Starting a private school is a lengthy and complicated process. Fortunately for you, plenty of folks have done the same thing you are thinking of doing. You will find much inspiration and practical advice from their examples.
In fact, you will find it extremely useful browsing the history section of any established private school's website. Some of these stories will inspire you. Others will remind you that starting a school takes lots of time, money and support. Here is a timeline for the tasks involved with starting your own private school.
Today's Private School Climate
Below, important information is outlined to guide you through the process, however, it's important to note that in today's economic climate, many private schools are struggling. The Atlantic reports that private k12 schools saw an almost 13% decline over the course of a decade (2000-2010). Why is this? The National Association of Independent Schools reports that the growth forecast for 2015-2020 is declining, with fewer school-aged children between the ages of 0-17. Fewer children mean fewer students to enroll.

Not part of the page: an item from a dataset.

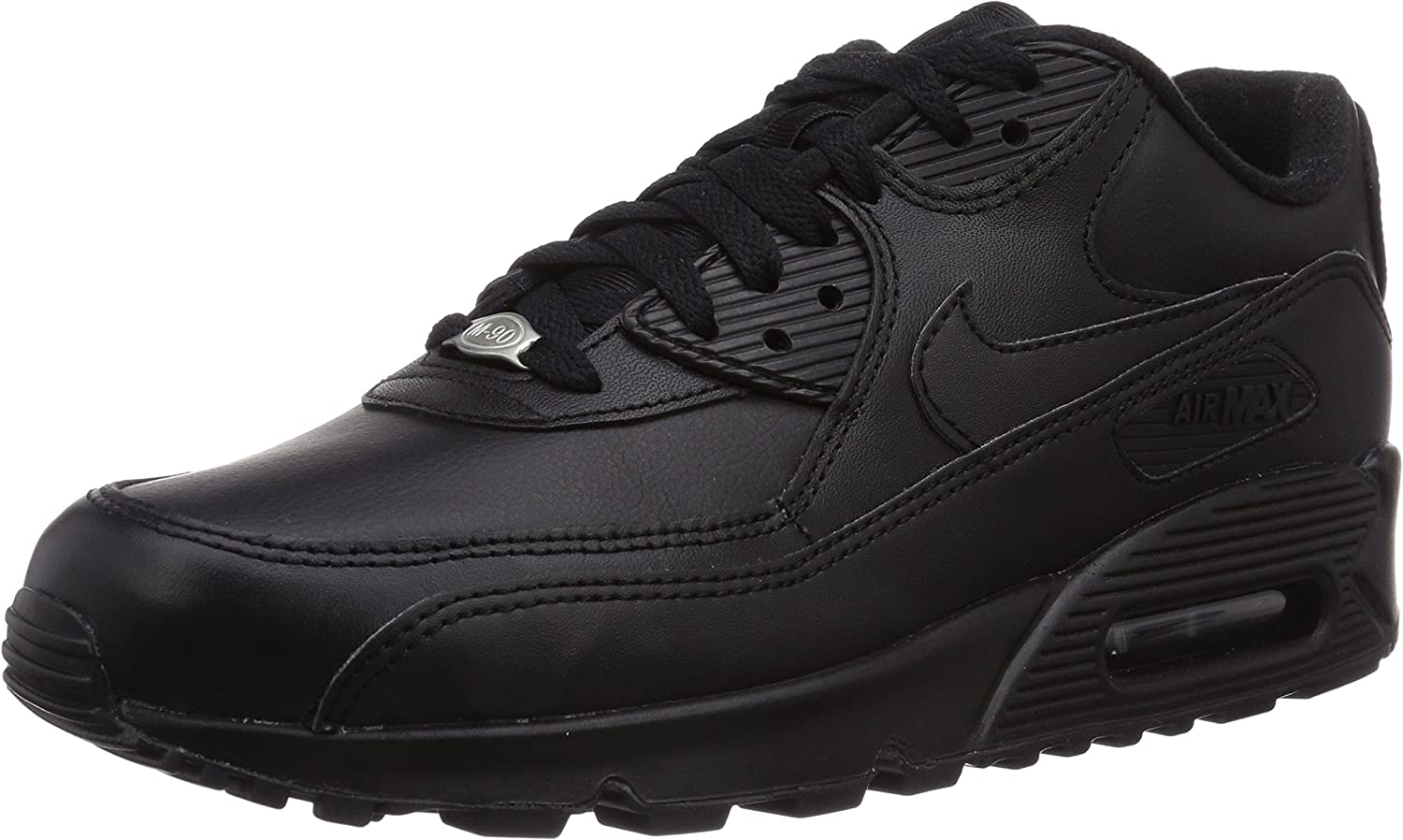 Nike Mens Air Max 90 Leather Running shoes Black Black 302519-001 Size 12.5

The cost of private school, and especially boarding school, is also concerning. In fact, The Association of Boarding Schools (TABS) published a strategic plan for 2013-2017, in which it pledged to increase efforts to "help schools identify and recruit qualified families in North America." This pledge led to the creation of the North American Boarding Initiative to address the declining enrollment in private boarding schools. This passage is taken from their website:
For various economic, demographic, political, and cultural reasons, the sector has faced serious enrollment challenges during distinct periods in its distinguished history, surviving the Great Depression, the specter of two World Wars, and the social turbulence of the 60's and 70's, among other disjunctions. Always, boarding schools have adapted: ending discriminatory policies and admitting students of different races and religions; adding day students; becoming coeducational; expanding philanthropy; investing aggressively in financial aid; modernizing curriculum, facilities, and student life; and recruiting internationally.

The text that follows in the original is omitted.